Following Ms Coomaraswamy´s testimony, another expert witness takes the stand at the request of the Legal Representatives of Victims. The name of the witness is Kambayi Bwatshia. He is a Congolese professor, an expert on names and other social conventions in the Democratic Republic of the Congo, brought in to shed light on the reasons behind several discrepancies in witness’s names found during the Prosecution´s case.

Mr. Kambayi Bwatshia points out misspellings in the recording of names in the Registry as one of the principal causes of uncertainty in names in the Democratic Republic of Congo. “The Bantu languages in our country are languages that have been codified by the colonial masters, and so the pronunciation of certain names or vowels becomes difficult. This means that the name that is given to the Civil Status Registry, which is authentically pronounced by the parents, may be transcribed phonologically wrongly.” Names are usually provided orally by illiterate people, a fact that also contributes to errors in transcriptions.

Difficulties arise when people arrive at a Registry Office without proof of identity of a child they wish to register. “You cannot say outright that there is documentary evidence that is provided.
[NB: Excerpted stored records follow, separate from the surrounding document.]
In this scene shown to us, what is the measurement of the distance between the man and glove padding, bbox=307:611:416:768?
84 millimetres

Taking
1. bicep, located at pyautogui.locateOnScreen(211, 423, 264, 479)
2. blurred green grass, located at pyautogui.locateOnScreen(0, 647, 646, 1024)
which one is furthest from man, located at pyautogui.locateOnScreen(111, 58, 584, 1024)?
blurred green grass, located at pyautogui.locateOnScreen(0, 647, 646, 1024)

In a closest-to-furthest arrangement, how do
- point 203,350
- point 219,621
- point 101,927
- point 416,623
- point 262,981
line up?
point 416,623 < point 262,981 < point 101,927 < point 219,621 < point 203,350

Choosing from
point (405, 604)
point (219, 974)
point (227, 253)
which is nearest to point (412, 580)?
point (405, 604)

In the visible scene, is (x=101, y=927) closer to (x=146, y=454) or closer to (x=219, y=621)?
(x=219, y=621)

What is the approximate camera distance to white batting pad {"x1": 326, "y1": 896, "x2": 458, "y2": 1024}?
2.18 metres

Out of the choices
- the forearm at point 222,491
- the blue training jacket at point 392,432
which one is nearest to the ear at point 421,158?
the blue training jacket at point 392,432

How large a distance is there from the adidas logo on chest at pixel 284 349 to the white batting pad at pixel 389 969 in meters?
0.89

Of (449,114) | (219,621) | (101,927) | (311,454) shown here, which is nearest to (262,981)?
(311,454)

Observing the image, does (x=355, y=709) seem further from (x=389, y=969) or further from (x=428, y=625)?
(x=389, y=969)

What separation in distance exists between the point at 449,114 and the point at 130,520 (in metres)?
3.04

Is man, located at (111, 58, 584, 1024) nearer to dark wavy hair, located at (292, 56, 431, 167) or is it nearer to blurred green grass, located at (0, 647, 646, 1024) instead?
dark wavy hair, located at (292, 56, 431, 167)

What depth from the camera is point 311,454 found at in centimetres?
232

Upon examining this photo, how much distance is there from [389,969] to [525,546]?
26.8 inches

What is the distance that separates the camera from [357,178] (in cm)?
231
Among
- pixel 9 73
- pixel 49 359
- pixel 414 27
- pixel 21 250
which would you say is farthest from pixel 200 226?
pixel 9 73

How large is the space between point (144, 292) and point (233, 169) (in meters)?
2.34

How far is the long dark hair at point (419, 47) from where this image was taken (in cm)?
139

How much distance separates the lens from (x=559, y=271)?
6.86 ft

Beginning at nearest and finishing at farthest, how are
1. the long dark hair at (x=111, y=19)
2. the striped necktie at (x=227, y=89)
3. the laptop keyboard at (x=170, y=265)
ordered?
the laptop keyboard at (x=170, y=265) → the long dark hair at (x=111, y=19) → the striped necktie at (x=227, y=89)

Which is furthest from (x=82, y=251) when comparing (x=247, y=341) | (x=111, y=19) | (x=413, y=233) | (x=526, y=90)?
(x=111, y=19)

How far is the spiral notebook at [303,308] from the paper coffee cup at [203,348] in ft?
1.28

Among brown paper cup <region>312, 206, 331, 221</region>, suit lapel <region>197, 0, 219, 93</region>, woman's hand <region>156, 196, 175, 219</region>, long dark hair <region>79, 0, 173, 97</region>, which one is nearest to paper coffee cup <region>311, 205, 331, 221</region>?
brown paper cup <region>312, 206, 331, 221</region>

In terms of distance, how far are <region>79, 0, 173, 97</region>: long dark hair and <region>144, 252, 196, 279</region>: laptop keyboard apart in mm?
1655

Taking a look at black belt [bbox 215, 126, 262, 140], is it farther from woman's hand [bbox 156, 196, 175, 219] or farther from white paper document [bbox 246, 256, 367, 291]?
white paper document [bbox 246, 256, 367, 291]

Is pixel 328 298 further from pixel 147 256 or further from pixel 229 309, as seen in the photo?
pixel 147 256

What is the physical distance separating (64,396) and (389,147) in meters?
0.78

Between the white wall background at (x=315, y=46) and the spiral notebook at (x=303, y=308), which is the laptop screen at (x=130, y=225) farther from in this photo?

Everything is done in a haphazard manner within a context of confusion because of the effects of colonisation, because of the effects of the war, and the effects of what I can refer to as lack of culture,” says Mr. Kambayi. In that case, “everything depends firstly on the level of education of the parents or the people who come to do the registration.”

In Ituri the identification process becomes more complicated due to the war. He explains that “after the outbreak of war, there were difficulties, because most of the inhabitants fled the region and sought refuge elsewhere…and in that context, most of the Civil Status Registry offices in the communes, in the rural areas, disappeared.”

“So when you consider that there were already difficulties during peacetime, the difficulties during the war simply came to add to those.”

The cultural fact of using different names may also lead to confusion, the expert explains to the Chamber. “It is not surprising to note that several individuals, such as myself, bear many names. And these are all my names, and I accept them as such. It becomes complicated when the Civil Status Registry wants a single name,” he says. “A person from a Bantu tradition, in giving a name to their child, tells a whole story.”

Three participating victims will appear in Court next week in order to express their views and concerns and give evidence in person as witnesses. Once their testimony comes to an end, it will be the turn of the Defence Team, who will present the exculpatory evidence in its possession.
This team has already expressed worry about the change in the order of appearance of some of their witnesses, due to difficulties in obtaining passports for travelling to The Hague. “Our concern is that [this] is important with regard to the manner of introducing our evidence,” said Lead Counsel Catherine Mabille. According to her, the list of Defence’s witnesses had been amended by the Registry without their involvement and therefore she asked the Court to ensure the order of appearance of the first five witnesses be respected.